*Dataset excerpts:*
= = = = = = =
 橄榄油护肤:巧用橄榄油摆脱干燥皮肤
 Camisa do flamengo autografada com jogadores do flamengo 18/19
= = = = = = =
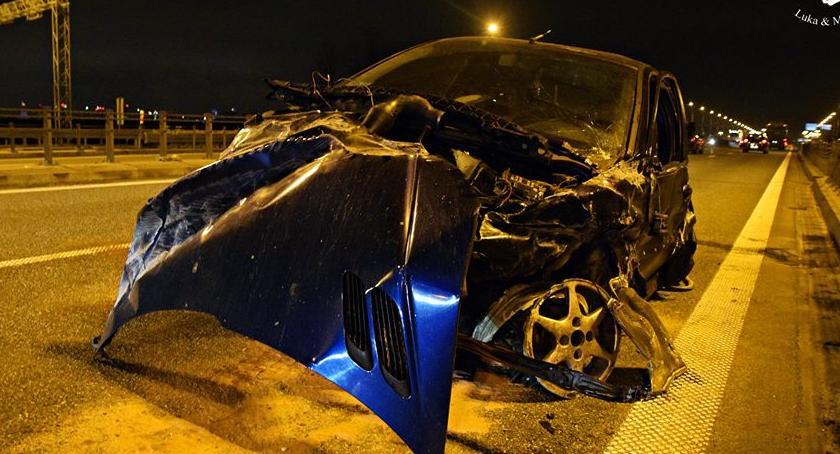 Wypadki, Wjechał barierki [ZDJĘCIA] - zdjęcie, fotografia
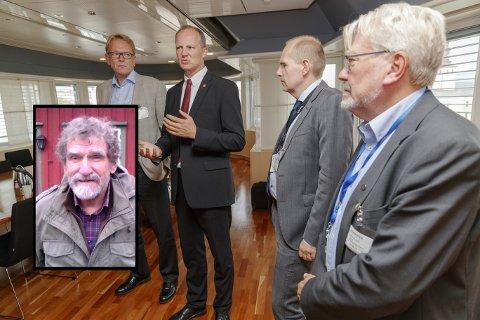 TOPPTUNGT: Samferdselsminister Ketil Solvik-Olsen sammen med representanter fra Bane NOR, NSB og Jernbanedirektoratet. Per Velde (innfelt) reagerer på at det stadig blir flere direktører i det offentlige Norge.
= = = = = = =
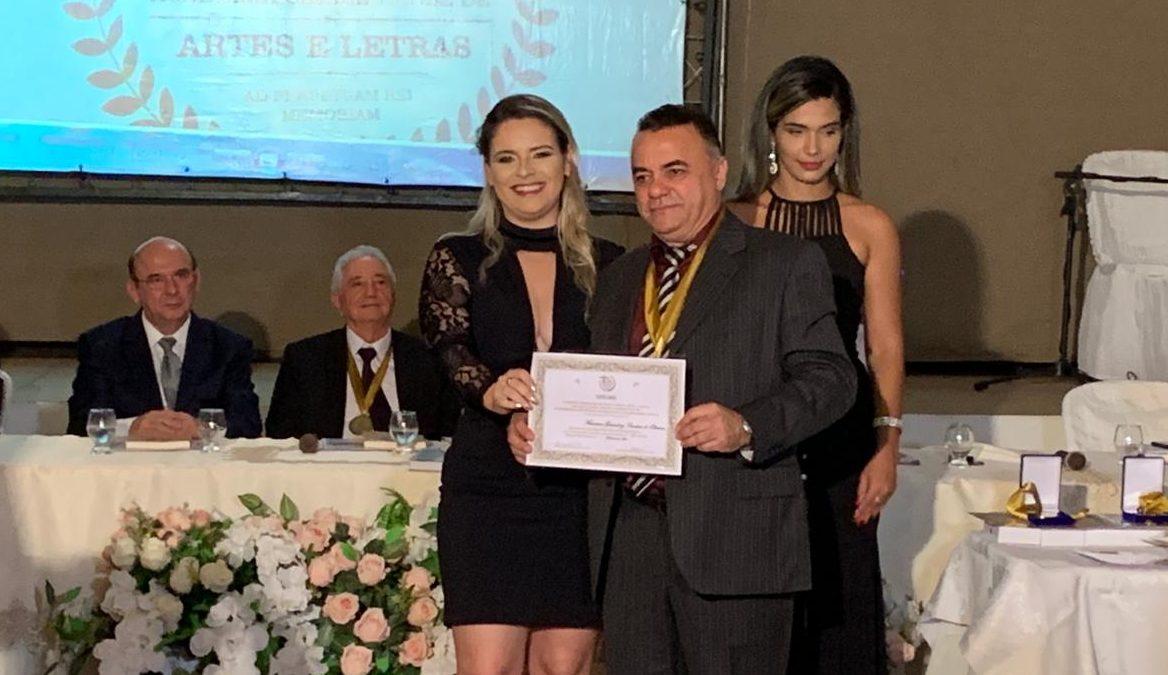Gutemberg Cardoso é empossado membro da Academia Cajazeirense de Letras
= = = = = = =
*Task:* Wherever the line holding "橄榄油护肤:巧用橄榄油摆脱干燥皮肤" falls in the entries above, copy exactly from it through the line holding "Camisa do flamengo", inclusive, and add nothing.

*Solution for this exercise:*
 橄榄油护肤:巧用橄榄油摆脱干燥皮肤
 Camisa do flamengo autografada com jogadores do flamengo 18/19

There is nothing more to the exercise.